The Price Control may be informal or formal. In case of informal price control the producers voluntarily agree to regulate the prices which are within limits suggested by the Government whereas under formal price control, the prices are statutorily fixed by the Government and have to be accepted by the producers.

The Price Control may be total or partial. In case of total price control the price of the entire stock of output is enforced and administered by the Government through a Public Distribution System. For example: In case of any particular drug produced by a private sector the price control is total. This is also referred to as mono-pricing of the commodity. In case of partial price control, the Government directly fixes the price of a part of the production of a commodity and arranges for its distribution may be through fair price shops or via the systems of rationing. The rest of the stock is allowed to be sold in open market at any price which is determined by the free play of market mechanism. Partial control therefore acquires the form of dual pricing.

Alternatively, the government agency may be content to set “ceiling prices” or “floor prices” for particular goods or services. Ceiling price controls set a maximum price that may be charged but do not prohibit transactions at lower prices below the ceiling price (for example, rent control). Floor price controls set a minimum price that may legally be charged but do not prohibit transactions at higher prices above the floor price (for example, minimum wage laws).

Maximum Price

A price ceiling occurs when the government puts a legal limit on how high the price of a product can be. In order for a price ceiling to be effective, it must be set below the natural market equilibrium. It is also known as maximum price.

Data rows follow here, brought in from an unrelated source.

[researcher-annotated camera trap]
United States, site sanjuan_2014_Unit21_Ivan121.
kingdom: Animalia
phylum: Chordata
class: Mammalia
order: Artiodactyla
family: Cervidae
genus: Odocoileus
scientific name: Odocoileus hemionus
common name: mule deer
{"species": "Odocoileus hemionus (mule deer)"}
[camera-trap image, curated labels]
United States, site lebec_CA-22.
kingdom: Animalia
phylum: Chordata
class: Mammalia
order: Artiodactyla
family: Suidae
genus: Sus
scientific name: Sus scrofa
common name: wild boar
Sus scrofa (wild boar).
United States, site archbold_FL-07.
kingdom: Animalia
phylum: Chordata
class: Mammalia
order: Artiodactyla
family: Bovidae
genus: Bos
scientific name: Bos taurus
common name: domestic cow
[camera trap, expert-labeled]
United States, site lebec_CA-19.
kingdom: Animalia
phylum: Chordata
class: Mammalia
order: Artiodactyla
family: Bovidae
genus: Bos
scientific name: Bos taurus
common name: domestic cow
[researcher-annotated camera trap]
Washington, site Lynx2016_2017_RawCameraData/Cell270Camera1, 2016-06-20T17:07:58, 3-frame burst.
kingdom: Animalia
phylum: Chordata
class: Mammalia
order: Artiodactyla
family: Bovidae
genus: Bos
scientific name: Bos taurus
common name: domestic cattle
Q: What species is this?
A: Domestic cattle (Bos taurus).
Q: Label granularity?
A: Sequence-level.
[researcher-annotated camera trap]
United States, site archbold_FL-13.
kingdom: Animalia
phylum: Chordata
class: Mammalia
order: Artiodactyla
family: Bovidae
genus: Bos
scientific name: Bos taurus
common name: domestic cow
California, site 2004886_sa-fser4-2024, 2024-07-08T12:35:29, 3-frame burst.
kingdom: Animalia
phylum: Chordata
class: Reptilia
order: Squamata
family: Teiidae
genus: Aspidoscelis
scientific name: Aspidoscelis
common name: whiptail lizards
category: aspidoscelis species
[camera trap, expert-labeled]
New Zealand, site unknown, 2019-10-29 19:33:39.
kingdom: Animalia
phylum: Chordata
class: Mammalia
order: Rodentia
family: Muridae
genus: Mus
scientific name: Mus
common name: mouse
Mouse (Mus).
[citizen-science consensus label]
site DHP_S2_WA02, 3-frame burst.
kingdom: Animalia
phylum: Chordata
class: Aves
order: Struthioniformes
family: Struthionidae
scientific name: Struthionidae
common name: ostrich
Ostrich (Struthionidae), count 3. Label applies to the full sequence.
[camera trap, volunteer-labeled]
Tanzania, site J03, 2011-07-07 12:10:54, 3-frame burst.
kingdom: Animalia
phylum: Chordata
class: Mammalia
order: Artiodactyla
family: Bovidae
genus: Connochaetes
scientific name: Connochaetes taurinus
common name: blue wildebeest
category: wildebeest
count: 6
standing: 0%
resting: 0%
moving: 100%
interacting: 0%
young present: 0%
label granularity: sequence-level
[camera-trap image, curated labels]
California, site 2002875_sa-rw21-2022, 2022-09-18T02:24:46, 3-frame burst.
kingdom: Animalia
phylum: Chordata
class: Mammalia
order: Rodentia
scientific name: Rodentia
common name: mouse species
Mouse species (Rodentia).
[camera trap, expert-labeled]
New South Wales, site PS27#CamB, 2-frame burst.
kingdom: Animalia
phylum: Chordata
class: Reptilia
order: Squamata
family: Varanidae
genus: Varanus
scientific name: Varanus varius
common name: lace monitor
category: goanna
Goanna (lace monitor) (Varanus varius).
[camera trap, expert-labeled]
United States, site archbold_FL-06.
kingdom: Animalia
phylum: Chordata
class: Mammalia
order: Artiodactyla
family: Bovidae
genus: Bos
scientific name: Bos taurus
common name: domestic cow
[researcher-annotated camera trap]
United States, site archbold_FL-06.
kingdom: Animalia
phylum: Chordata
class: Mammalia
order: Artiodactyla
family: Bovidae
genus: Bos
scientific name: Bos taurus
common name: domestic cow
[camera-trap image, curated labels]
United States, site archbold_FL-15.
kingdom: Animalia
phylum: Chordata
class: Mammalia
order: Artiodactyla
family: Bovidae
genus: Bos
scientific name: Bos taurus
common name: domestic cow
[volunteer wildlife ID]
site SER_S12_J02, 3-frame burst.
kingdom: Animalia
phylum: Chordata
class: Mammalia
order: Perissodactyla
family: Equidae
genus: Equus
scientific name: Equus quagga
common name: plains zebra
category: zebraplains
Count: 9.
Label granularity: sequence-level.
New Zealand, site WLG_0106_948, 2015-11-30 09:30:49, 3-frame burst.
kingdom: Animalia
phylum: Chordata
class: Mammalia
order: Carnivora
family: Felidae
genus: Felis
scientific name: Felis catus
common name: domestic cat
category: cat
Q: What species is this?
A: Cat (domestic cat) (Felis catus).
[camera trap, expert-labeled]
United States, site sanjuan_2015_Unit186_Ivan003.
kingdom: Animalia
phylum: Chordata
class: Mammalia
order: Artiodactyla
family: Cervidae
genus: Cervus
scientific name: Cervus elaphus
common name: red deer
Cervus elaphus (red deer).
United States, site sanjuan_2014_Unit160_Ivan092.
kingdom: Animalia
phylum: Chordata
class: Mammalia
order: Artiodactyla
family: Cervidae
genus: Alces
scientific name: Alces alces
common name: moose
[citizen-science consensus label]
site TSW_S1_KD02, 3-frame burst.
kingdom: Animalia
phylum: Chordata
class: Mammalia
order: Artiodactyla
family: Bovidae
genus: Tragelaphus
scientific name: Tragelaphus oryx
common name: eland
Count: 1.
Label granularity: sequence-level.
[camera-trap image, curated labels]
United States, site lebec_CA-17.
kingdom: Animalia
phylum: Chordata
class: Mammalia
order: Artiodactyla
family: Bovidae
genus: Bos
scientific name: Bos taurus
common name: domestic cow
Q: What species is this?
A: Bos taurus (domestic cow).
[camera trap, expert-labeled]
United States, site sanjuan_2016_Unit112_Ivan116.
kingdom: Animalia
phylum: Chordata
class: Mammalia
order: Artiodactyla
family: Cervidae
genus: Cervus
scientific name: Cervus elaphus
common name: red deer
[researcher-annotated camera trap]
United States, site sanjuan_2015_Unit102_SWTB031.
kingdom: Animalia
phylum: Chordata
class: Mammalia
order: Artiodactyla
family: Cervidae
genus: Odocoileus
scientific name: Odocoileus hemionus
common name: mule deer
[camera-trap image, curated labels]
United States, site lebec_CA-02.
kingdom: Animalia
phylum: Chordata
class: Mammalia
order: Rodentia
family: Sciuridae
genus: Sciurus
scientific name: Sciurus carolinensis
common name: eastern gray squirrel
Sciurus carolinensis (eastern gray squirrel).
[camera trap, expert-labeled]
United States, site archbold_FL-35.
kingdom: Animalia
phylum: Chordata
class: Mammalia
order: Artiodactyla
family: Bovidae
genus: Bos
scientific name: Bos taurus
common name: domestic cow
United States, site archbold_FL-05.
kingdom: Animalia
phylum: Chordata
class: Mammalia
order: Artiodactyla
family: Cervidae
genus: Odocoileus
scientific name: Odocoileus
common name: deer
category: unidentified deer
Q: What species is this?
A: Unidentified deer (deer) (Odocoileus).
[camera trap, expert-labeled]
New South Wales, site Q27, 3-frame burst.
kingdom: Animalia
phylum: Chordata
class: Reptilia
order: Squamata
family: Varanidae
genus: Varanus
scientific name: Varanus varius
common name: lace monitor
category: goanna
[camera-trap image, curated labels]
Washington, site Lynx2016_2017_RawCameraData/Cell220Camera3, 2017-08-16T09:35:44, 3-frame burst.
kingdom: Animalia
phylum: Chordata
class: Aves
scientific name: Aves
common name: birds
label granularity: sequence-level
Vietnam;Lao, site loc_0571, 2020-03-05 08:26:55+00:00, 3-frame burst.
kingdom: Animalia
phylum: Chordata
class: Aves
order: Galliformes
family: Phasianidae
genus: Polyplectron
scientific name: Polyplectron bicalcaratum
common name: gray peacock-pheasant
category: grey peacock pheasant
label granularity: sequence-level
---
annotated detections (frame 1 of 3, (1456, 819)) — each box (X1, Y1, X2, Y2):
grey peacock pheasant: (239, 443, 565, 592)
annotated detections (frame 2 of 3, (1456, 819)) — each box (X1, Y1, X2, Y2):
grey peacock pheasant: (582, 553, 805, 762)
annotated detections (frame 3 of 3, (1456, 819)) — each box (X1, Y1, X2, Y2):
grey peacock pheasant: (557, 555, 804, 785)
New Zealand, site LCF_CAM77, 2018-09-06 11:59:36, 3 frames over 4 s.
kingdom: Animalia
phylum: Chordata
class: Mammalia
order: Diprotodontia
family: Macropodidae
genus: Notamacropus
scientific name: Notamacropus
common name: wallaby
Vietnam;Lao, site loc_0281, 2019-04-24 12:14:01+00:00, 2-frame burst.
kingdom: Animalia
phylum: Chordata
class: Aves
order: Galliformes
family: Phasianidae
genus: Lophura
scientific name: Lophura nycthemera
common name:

Maximum Price is where price can’t rise above a certain level. This can reduce prices below the market equilibrium price. The advantage is that it may lead to lower prices for consumers.

The disadvantage is that it will lead to lower supply. There will also be a shortage, demand will exceed supply; this leads to waiting lists and the emergence of black markets as people try to overcome the shortage of the good and pay well above market price.

Diagrammatic Representation of Maximum Price

For the price that the ceiling is set at, there is more demand (Q2) than there is at the equilibrium price. There is also less supply (Q1) than there is at the equilibrium price, thus there is more quantity demanded than quantity supplied i.e. shortage.

Impact of Price ceiling

Inefficiency: Inefficiency occurs since at the price ceiling quantity supplied the marginal benefit exceeds the marginal cost. This inefficiency is equal to the deadweight welfare loss.

Existence of black market: Due to demand exceeding the supply, there will be buyers who will be willing to purchase the good at a higher price. This will lead to existence of black market.

Examples

  1. During the second world war, price of goods was fixed and good rationed. However, this encouraged people to sell on the black market through inflated prices.
  2. Tickets for football prices and concerts are often set at a maximum price. (e.g. if left to the market, equilibrium prices would be much higher). e.g. at current prices F.A. Cup final could sell many more tickets than 80,000.
  3. The government may set a maximum price for renting to keep housing affordable.

Minimum Price

A minimum allowable price set above the equilibrium price is a price floor. With a price floor, the government forbids a price below the minimum Price Floors are minimum prices set by the government for certain commodities and services that it believes are being sold in an unfair market with too low of a price and thus their producers deserve some assistance.

Minimum prices are used to give producers a higher income. They are used to increase the income of farmers producing goods.

For example, the EU had a Common Agricultural Policy (CAP). This increased the income of farmers by setting minimum prices.

Diagrammatic Representation of Minimum Price

Government might set Minimum prices

  • To raise incomes for producers such a farmers and protect them from frequent fluctuations in the commodity market.
  • To protect workers and ensure that they get a enough wages to sustain a reasonable standard of living.

Examples of price floors

  • In many countries governments assist farmers by setting price floors in agricultural markets.
  • Setting Minimum wages for certain occupations is also an example of price floors.

The Disadvantage of Minimum Prices

  • Higher prices for consumers. We had to pay more for food
  • Higher tariffs necessary on imports. The EU put tariffs on food to keep prices artificially high.
  • May encourage oversupply and inefficient. The CAP encouraged farmers to produce food that no one actually wanted to eat.
  • We had over-supply (butter mountains, wine lakes)

Price controls take many different shapes – minimum wage, rent control, any control on production, subsidies, tariffs, and taxes, amongst others. The problem with all of these is that they in effect distort the profit and loss system of an economy. Whenever a price control is created, it has horrendous effects.